Symmetry or asymmetry: which one is the platform of nitrogen vacancies for alkaline hydrogen evolution

Abstract

Conventional nitrogen vacancies with a symmetric coordination of metal cations (i.e., M₁–N_v–M₁) play a crucial role in tuning the local environment of the metal sites in metal nitrides and improving their electrochemical activity in the hydrogen evolution reaction (HER). However, the symmetric N_v sites, which feature a uniform charge distribution on adjacent metal sites, suffer from sluggish water dissociation kinetics and a poor capability for hydrogen desorption.
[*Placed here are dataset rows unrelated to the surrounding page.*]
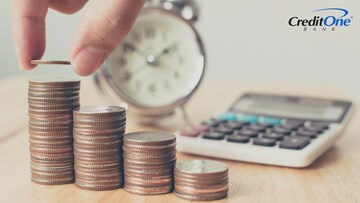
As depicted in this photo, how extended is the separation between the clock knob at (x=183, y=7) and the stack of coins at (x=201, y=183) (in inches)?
21.4

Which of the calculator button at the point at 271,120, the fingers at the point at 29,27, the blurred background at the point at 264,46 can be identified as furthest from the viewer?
the blurred background at the point at 264,46

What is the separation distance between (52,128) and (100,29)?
15 centimetres

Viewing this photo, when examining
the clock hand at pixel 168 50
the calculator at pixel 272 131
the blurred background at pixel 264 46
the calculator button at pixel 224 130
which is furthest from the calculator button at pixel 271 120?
the blurred background at pixel 264 46

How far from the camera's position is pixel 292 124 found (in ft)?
3.65

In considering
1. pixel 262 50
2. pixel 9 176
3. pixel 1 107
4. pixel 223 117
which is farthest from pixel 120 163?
pixel 262 50

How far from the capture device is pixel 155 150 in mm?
792

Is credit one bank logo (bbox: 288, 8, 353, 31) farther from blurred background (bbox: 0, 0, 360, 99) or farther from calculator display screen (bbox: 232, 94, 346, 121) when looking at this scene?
blurred background (bbox: 0, 0, 360, 99)

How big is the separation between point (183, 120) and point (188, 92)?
106 mm

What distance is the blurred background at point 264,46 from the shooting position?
219cm

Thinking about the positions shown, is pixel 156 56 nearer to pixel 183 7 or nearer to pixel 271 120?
pixel 183 7

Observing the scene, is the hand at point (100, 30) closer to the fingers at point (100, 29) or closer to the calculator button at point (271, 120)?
the fingers at point (100, 29)

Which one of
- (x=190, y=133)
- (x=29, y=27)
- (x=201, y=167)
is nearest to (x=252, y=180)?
(x=201, y=167)

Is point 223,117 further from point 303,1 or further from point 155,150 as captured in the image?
point 155,150

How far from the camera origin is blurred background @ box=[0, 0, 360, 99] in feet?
7.19
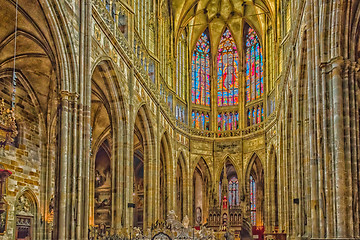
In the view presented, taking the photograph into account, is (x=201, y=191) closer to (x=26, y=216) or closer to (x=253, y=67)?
(x=253, y=67)

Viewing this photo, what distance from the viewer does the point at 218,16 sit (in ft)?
154

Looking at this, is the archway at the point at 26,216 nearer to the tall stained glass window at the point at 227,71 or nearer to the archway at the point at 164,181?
the archway at the point at 164,181

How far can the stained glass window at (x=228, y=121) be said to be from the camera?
151 feet

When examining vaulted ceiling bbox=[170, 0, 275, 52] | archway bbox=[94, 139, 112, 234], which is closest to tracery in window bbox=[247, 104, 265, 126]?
vaulted ceiling bbox=[170, 0, 275, 52]

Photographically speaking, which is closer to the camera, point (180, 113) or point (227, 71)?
point (180, 113)

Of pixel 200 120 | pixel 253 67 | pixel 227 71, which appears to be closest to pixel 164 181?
pixel 200 120

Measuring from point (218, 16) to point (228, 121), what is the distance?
31.6 ft

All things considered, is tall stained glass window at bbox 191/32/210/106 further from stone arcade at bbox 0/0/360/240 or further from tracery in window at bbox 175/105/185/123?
tracery in window at bbox 175/105/185/123

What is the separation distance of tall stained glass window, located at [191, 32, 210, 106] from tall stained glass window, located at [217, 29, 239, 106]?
1.11 meters

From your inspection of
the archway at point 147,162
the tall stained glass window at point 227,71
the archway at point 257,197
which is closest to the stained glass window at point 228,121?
the tall stained glass window at point 227,71

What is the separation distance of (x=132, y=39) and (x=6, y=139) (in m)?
14.3

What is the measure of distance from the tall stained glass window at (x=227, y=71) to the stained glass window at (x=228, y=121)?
1.07 metres

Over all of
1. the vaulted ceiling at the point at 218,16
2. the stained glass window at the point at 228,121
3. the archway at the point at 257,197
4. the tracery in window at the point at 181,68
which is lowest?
the archway at the point at 257,197

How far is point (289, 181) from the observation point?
29.2 meters
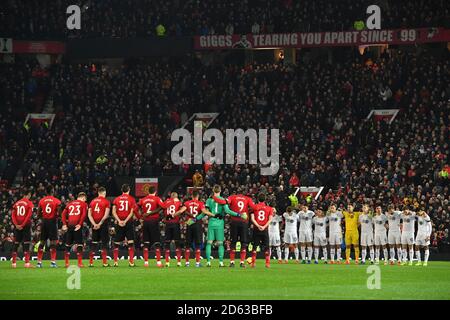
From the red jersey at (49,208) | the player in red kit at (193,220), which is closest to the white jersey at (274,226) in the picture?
the player in red kit at (193,220)

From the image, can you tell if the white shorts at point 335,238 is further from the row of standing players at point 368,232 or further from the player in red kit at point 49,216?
the player in red kit at point 49,216

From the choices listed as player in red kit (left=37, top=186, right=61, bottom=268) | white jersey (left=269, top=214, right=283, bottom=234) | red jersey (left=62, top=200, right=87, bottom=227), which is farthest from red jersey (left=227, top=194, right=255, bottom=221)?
white jersey (left=269, top=214, right=283, bottom=234)

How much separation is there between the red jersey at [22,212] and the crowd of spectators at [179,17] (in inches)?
1024

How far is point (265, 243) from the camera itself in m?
35.6

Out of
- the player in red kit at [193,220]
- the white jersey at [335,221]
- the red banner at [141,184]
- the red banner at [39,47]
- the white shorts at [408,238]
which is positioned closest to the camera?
the player in red kit at [193,220]

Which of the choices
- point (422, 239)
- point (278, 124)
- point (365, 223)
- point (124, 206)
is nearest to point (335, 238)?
point (365, 223)

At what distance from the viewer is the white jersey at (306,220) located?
41094mm

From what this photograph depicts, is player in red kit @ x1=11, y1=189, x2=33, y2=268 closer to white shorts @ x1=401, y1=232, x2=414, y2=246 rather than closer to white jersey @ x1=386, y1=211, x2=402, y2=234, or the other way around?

Here, we fabricated Cr-doped and N_v-rich Co₄N nanorods grown on a Ni foam (Cr–Co₄N–N_v/NF) with asymmetric Cr–N_v–Co sites to effectively catalyze hydrogen evolution under alkaline conditions, with a low overpotential of 33 mV at a current density of 10 mA cm⁻² and a small Tafel slope of 37 mV dec⁻¹. The experimental characterizations and theoretical simulations collectively reveal that the construction of asymmetric Cr–N_v–Co sites gives rise to the upshift of the d-band center, thus promoting water adsorption and activation. Moreover, asymmetric N_v sites allow a balance between hydrogen adsorption and desorption, which avoids the limited desorption process over the symmetric Co–N_v–Co sites.